Document excerpt:
------------------------
How Can I Find Duplicate Values in SQL Server?

essentialSQL

5.00/5 (2 votes)

4 Jan 2016MIT6 min read

17.7K

How to find duplicate values in SQL Server

In this article, find out how to find duplicate values in a table or view using SQL. We’ll go step by step through the process. We’ll start with a simple problem, slowly build up the SQL, until we achieve the end result.

By the end, you’ll understand the pattern used to identify duplicate values and be able to use it in your database.

All the examples for this lesson are based on Microsoft SQL Server Management Studio and the AdventureWorks2012 database. You can get started using these free tools using my Guide Getting Started Using SQL Server.

Find Duplicate Values in SQL Server

Let’s get started. We’ll base this article on a real-world request; the human resource manager would like you to find all employees sharing the same birthday. She would like the list sorted by BirthDate and EmployeeName.

After looking at the database, it becomes apparent the HumanResources.Employee table is the one to use as it contains employee birthdates.

At first glance, it seem like it would be pretty easy to find duplicate values in SQL server. After all, we can easily sort the data.
------------------------
Listed entries:

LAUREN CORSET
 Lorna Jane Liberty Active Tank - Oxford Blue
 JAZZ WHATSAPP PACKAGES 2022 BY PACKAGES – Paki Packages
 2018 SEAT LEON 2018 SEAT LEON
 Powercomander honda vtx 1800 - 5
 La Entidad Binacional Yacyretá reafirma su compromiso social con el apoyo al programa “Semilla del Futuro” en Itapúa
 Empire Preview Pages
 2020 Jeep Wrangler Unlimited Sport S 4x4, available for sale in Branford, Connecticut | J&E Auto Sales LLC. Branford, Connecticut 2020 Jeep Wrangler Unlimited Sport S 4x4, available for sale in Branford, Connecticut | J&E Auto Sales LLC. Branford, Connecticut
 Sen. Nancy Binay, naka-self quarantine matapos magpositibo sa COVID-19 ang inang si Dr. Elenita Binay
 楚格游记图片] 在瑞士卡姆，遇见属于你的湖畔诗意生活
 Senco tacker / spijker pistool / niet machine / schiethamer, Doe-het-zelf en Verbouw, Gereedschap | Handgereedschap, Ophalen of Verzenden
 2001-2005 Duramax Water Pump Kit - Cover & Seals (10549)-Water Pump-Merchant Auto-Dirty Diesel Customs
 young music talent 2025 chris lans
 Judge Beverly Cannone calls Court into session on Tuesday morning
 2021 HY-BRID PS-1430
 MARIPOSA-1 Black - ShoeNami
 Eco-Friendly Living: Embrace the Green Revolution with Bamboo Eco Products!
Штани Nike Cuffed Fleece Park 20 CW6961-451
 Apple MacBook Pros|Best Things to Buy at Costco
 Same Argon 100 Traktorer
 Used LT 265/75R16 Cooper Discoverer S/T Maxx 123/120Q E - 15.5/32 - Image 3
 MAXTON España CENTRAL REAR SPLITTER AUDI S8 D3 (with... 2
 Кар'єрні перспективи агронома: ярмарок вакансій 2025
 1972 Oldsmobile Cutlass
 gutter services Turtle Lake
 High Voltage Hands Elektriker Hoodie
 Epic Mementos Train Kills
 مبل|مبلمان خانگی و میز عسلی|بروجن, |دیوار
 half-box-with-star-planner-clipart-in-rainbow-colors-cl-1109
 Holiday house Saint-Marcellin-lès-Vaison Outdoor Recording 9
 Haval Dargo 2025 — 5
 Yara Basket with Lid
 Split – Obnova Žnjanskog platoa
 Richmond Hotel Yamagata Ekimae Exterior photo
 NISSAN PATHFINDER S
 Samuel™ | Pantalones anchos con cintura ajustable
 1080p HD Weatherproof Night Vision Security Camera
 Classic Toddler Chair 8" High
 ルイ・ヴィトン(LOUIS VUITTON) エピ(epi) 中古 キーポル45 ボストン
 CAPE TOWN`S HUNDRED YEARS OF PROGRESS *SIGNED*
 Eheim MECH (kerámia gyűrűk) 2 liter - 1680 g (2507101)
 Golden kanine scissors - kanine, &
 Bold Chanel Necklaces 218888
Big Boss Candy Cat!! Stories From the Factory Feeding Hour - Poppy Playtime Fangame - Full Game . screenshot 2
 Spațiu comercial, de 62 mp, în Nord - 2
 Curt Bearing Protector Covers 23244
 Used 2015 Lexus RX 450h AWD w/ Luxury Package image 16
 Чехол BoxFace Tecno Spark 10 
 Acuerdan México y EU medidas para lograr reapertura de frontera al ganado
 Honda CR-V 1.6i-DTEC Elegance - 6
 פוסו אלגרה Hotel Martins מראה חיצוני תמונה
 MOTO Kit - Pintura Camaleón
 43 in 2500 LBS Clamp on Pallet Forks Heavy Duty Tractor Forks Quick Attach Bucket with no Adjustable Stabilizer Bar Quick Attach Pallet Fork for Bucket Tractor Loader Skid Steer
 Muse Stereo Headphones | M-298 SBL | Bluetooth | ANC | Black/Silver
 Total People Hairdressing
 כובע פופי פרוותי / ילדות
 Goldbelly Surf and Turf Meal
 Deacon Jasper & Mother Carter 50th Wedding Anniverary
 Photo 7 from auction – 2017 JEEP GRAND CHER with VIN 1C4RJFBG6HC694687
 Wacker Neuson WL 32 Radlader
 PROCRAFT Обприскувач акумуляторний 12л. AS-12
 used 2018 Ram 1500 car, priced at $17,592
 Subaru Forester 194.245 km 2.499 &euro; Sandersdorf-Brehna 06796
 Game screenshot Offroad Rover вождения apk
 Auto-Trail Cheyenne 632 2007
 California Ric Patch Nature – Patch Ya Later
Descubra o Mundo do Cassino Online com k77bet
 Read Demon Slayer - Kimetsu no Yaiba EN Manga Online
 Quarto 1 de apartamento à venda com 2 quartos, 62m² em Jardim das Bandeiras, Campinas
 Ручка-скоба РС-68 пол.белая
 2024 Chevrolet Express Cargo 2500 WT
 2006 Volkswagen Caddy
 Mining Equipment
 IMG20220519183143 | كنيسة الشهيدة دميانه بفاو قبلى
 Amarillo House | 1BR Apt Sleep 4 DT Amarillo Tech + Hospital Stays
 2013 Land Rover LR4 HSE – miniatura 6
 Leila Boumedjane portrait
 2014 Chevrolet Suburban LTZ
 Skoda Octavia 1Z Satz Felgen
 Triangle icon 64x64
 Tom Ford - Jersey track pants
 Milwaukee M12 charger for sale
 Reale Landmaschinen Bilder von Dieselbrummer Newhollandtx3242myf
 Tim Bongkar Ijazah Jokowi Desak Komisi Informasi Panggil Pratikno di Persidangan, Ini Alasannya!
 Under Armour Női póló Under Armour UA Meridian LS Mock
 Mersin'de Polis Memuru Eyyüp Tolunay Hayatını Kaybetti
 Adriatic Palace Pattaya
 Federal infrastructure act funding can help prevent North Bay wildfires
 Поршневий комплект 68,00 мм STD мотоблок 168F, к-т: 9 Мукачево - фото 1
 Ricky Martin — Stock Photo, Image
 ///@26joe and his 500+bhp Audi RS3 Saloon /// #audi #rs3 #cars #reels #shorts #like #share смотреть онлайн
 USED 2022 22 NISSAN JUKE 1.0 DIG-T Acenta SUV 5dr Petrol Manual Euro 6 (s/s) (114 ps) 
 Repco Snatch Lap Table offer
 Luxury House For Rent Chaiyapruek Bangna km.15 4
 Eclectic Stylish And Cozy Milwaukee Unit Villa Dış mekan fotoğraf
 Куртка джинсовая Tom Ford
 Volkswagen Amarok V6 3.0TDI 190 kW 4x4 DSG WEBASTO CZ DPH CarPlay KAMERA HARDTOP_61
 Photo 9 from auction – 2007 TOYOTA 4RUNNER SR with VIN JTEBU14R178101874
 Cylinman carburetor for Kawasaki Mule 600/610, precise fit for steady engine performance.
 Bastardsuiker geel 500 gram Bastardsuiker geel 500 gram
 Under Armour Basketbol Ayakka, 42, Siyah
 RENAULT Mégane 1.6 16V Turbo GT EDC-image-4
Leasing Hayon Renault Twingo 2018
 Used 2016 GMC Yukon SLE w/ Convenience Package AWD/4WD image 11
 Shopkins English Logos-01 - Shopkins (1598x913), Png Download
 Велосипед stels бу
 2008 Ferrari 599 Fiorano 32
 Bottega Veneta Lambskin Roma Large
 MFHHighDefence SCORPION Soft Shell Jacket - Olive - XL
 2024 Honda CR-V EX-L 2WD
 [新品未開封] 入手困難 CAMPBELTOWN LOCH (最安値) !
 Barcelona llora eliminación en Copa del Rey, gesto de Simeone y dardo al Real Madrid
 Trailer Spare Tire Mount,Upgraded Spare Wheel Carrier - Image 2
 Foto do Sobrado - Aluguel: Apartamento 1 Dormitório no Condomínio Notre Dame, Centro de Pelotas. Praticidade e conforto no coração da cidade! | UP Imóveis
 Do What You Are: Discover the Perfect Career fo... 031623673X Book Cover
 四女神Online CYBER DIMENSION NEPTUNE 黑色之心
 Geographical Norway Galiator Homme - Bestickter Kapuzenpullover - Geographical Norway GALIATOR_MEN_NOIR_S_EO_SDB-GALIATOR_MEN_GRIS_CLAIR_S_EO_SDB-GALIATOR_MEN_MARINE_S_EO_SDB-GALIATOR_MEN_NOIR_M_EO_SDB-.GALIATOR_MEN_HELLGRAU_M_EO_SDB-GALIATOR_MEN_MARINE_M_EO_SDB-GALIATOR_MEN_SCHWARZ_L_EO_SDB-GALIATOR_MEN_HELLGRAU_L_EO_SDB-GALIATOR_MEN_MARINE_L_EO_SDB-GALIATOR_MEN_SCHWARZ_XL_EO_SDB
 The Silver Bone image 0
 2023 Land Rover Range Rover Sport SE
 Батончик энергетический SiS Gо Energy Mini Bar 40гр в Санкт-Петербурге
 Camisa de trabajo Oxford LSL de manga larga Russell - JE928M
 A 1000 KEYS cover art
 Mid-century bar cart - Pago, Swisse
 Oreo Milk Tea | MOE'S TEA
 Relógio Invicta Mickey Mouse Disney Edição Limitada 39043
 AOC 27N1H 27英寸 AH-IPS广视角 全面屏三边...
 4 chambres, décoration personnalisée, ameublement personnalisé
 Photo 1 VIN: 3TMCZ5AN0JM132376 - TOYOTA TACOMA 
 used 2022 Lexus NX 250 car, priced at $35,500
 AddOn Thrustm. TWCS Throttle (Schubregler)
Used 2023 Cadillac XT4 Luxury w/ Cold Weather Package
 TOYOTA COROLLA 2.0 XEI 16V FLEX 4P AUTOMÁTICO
------------------------
Tasks to carry out:
1. Answer these questions from the article on finding duplicate values in SQL Server:
(a) Which tool and which database are the article's examples based on?
(b) What does the human resource manager ask for, and how should the list be sorted?
(c) Which table is chosen for the task?
2. In the article on finding duplicate values in SQL Server, why is the HumanResources.Employee table the one to use, and why does the job first seem easy? Answer in one to three sentences.
3. Write the next part of the article on finding duplicate values in SQL Server, starting after its last sentence.

Numbered answers:
1.
(a) Microsoft SQL Server Management Studio and the AdventureWorks2012 database.
(b) She wants all employees who share the same birthday, with the list sorted by BirthDate and EmployeeName.
(c) The HumanResources.Employee table.

2. The HumanResources.Employee table is the one to use because it contains employee birthdates. At first the job seems easy because the data can easily be sorted.

3.
Duplicate Birth Dates

But once the data is sorted, it gets harder! Since SQL is a set based language, there is no easy way, except for using cursors, to know the previous record’s values.

If we knew these, we could just compare values, and when they were the same, flag the records as duplicates.

Luckily, there is another way for us to do this. We’ll use an INNER JOIN to match employee birthdays. By doing so, we’ll get a list of employees sharing the same birthdate.

This is going to be a build-as you go article. I’ll start out with a simple query, show results, and point out what needs refinement and move on. We’ll start out with getting a list of employees and their birthdates.

Step 1 – Get a List of Employees Sorted By Birthdate

When working with SQL, especially in uncharted territory, I feel it is better to build a statement in small steps, verifying results as you go, rather than writing the “final” SQL in one step, to only find I need to troubleshoot it.

Hint: If you’re working with a very large database, then it may make sense to make a smaller copy as your dev or test version and use that to write your queries. That way, you don’t kill the production database’s performance and get everyone down on you.

So for our first step, we are going to list all employees. To do so, we’ll join the Employee table to the Person table to so we can get the employee’s name.

Here is the query so far

SQL

SELECT   E1.BusinessEntityID,
         P.FirstName + ' ' + p.LastName AS FullName,
         E1.BirthDate
FROM     HumanResources.Employee AS E1
         INNER JOIN
         Person.Person AS P
         ON P.BusinessEntityID = E1.BusinessEntityID
ORDER BY E1.BirthDate, FullName

If you look at the result, you see we have all the elements of the HR manager’s request, except that we’re displaying every employee.

Employee Names and Birth Dates

In the next step, we’ll set up the results so we can start to compare birth dates to find duplicate values.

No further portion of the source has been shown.